Sunday, September 12, 2010

KNOW your team

As a project manager, I would argue that KNOWing your team is one of the most important thing you should do, especially if you are a program or portfolio manager who will have several projects running at the same time with different stakeholders and the only consistent, binding link you have with all these projects is your team.

How do you know your team and how do you use the knowledge? I typically ensure that I have or can get the following for each of my team members:

1) Basic Information - name, experience, expertise, skills, education - all your general resume-level information. This is his "what was and what is" information.
2) Career Goals - and based not just on "where do you think you are in 5 years" type of questions.

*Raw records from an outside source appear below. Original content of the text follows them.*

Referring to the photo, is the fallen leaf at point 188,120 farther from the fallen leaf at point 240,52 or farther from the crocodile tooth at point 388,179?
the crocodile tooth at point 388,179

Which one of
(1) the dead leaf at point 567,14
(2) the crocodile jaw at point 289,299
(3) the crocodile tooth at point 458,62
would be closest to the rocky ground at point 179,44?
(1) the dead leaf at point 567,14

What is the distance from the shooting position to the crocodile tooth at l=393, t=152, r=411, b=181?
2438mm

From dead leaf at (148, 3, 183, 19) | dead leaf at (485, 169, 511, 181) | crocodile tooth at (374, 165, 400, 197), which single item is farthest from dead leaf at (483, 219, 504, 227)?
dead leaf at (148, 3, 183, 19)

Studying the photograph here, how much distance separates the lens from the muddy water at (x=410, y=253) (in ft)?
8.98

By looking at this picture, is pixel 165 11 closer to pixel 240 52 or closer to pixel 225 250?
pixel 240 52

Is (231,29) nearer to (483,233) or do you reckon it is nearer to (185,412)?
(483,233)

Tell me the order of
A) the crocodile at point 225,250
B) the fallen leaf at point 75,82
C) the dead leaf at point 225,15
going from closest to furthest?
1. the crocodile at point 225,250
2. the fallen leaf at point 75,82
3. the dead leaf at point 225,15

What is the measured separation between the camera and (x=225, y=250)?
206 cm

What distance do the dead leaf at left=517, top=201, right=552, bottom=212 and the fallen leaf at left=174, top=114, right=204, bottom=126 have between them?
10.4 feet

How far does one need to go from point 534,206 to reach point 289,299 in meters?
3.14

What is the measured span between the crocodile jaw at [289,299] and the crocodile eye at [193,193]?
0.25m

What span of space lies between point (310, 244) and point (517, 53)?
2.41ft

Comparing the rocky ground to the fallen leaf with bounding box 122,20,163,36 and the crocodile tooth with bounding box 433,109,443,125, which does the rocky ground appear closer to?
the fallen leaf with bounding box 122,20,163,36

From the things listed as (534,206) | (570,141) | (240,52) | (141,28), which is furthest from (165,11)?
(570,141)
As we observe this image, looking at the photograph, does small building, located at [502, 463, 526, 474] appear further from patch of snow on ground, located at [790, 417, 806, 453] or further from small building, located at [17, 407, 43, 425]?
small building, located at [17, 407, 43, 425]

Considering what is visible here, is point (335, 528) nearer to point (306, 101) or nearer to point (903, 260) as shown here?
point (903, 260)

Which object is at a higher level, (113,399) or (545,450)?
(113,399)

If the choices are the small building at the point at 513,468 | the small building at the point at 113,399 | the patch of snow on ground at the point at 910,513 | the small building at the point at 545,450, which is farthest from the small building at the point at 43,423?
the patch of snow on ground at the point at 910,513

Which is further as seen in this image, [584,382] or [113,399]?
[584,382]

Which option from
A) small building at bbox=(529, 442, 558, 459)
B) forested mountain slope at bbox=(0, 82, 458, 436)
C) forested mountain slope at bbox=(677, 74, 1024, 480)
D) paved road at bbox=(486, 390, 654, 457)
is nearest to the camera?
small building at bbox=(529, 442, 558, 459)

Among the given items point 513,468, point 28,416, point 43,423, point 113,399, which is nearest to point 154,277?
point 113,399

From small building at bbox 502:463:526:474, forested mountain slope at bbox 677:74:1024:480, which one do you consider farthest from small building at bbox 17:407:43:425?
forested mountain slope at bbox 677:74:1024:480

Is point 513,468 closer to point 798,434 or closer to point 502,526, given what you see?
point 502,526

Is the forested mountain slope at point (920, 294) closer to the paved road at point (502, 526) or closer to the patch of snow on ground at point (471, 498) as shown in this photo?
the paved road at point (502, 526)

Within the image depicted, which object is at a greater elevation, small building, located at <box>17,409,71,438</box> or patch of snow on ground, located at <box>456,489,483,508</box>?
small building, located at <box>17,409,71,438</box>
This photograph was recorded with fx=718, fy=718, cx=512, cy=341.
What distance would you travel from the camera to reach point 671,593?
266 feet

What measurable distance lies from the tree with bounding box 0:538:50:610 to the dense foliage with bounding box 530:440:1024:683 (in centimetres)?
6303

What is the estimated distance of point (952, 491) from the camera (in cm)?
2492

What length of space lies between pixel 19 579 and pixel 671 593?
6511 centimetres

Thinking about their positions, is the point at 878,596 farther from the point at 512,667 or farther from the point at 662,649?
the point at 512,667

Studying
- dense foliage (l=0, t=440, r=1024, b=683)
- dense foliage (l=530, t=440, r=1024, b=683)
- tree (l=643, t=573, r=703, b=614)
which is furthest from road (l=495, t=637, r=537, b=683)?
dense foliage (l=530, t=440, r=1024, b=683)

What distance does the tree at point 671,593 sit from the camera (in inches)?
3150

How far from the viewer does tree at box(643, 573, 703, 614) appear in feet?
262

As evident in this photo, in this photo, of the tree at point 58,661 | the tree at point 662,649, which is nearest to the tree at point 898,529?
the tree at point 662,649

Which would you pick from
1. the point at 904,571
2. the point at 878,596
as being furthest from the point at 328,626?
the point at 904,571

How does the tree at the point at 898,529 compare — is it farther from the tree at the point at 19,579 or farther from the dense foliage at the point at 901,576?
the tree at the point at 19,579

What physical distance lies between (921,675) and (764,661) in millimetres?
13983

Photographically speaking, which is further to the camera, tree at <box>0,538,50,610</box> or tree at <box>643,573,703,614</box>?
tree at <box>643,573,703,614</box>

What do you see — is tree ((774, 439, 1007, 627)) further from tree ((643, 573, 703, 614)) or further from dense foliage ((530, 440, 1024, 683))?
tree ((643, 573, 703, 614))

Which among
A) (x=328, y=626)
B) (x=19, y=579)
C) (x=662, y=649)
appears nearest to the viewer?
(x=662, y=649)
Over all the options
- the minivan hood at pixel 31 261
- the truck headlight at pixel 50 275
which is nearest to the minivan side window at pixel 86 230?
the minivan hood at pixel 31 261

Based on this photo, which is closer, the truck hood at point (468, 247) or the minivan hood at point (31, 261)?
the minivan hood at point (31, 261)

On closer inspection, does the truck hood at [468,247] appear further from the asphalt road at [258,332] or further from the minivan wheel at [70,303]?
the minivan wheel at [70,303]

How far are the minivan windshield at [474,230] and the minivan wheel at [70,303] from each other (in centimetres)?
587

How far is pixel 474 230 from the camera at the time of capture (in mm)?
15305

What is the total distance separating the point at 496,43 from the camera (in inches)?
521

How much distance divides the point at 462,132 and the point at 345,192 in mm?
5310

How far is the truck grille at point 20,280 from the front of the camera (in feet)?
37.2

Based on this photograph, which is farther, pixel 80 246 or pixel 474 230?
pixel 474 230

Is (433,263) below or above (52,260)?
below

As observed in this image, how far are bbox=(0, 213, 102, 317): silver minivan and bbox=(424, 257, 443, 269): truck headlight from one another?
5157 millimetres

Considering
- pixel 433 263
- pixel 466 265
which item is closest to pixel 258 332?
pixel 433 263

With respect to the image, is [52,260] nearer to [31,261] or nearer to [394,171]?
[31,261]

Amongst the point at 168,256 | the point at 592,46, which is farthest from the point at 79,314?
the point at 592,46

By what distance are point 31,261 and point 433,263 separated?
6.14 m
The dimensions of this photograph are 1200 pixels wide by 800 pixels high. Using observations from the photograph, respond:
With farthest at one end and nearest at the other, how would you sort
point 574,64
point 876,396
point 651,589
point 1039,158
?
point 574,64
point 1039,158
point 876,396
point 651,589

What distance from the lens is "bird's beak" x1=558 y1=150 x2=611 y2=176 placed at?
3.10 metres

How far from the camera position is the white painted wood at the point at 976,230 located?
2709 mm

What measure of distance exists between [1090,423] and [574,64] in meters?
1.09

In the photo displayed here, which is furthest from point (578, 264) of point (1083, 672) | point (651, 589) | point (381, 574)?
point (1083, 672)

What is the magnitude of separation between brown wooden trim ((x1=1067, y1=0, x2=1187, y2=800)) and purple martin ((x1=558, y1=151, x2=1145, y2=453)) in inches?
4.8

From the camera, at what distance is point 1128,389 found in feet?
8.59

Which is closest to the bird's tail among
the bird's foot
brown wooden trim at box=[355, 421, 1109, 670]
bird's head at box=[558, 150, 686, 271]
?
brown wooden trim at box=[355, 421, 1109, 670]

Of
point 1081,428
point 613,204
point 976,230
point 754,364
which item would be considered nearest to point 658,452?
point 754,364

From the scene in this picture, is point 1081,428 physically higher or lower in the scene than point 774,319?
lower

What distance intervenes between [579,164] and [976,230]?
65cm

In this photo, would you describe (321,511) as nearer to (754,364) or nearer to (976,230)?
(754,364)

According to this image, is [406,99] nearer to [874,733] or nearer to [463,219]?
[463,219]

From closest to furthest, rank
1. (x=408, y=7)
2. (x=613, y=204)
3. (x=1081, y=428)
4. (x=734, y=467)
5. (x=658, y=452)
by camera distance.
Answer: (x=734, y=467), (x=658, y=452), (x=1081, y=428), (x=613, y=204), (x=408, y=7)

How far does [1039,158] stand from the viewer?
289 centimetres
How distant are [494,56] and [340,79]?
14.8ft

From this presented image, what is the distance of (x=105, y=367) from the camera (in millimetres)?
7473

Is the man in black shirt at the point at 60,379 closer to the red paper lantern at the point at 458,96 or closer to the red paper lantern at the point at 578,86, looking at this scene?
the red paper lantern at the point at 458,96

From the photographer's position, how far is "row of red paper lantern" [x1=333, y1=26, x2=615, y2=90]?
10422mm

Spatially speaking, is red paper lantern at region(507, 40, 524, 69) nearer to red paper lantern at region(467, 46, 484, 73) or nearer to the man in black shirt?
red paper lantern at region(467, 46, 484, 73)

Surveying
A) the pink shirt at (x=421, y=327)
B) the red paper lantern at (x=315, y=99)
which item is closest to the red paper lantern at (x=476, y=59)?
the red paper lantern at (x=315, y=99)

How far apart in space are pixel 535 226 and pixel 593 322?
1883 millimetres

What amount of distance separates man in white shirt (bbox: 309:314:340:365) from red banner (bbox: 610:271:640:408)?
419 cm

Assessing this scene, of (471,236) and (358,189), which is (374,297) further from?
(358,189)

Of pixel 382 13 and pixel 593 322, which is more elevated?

A person may be an expert today at a certain skill but is dying to get out it and hates doing the same thing again. This is his "what is the future he wants to see" and can it be in your team.
3) Work Preferences - is he the type of person who prefers to work alone or in a team setting. I have seen individuals who excel when doing some tasks all by themselves. Don't discount them immediately out of your team if you know he has a fit in your team.
4) Culture Fit - will he fit with the "culture" of the overall team, including yours
5) Leadership Potential  - regardless of what role he might play in your team, although this comes more in handy when you are a program or portfolio manager obviously. This also is an important input in your "9-box" analysis of your team which is anothe topic in itself
6) Current Rate and perceived self-value growth rate
7) Unique traits and situations - for example - does he have any pet peeves that may affect his work?

Knowing the above for each of your team members and knowing your project - you can now do your "mission impossible" team selection and formation ensuring that each role is critical and that each player playing the role will complement the rest of the team.